Action in the Senate Early Learning & K-12 Education Committee on SB 6202, the bill that would authorize 10 charter schools a year, for a total of 50 in the next five years, appears to be the main reason the committee hasn't met to act on bills before today's cutoff for policy bills.

The teacher/principal evaluation bills are also part of the equation.

And with the meltdown in the House Education Committee earlier this week, the Governor lost her lab partnership bills and her version of the teacher/principal evaluation bills. All of which added up to Governor-intervention last night and today to see if some resolution could be found.

We've been waiting to hear whether a noon or 3:30 p.m. meeting would materialize, but so far nothing has been set.

Stay tuned.

Thursday, February 2, 2012

House Republicans announce K-12 budget

At a press conference today, House Republicans announced House Bll 2770, which would lay out a K-12 budget spending plan for the remainder of the biennium.

The actual budget proposal is not available yet. House Ways & Means ranking Republican Gary Alexander said their proposal makes about $50 million in cuts to public schools funding from the current biennial budget, compared to the Governor's proposal, which cut $150 million from local effort assistance alone.

According to a press release by House Republicans, the proposal is expected to eliminate non-basic education programs, freeze the teacher salary step schedule, and reduce the bonus amount for National Board Certified Teachers. Local effort assistance is not cut.

The announcement and budget proposal will be in line with House Bill 2533, which would direct the legislature to enact an education budget first before other spending proposals.

HB 2533 was heard before the House Education budget committee earlier this week. It was supported by most education organizations, including WSSDA, WASA, AWSP, WEA, PTA, Stand for Children, and SPI Randy Dorn.
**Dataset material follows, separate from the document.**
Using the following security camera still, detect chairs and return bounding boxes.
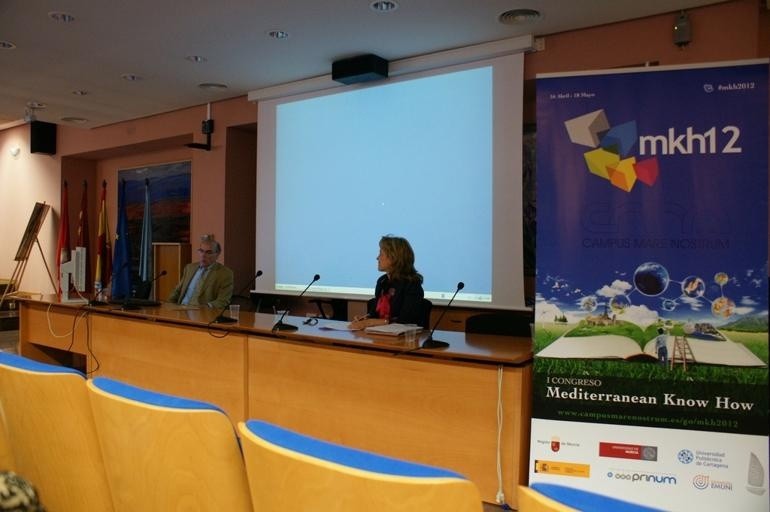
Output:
[237,419,484,510]
[85,377,250,511]
[0,350,114,512]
Currently, the legislature passes three separate budgets - operating, transportation, and capital. HB 2533 would require the legislature to adopt an education budget first.

Bill to require fiscal impact statements on SBE rules passes committee

The House Education Appropriations Committee passed HB 2492 from committee today 17-0 with 2 excused.

WSSDA worked with the bill sponsors to address issues raised by staff regarding how the original bill would be implemented, and create an alternative that required the State Board of Education to solicit information from school districts on proposed rule changes.

The substitute bill focuses the fiscal impact statement on significant rules and would not be used on technical changes. It also creates the process to have a presentation and public hearing on the fiscal impact statement prior to SBE adoption, and forward a copy of the impact statement to the Education committees.

The bill moves to the Rules Committee for the next step towards passage in the House.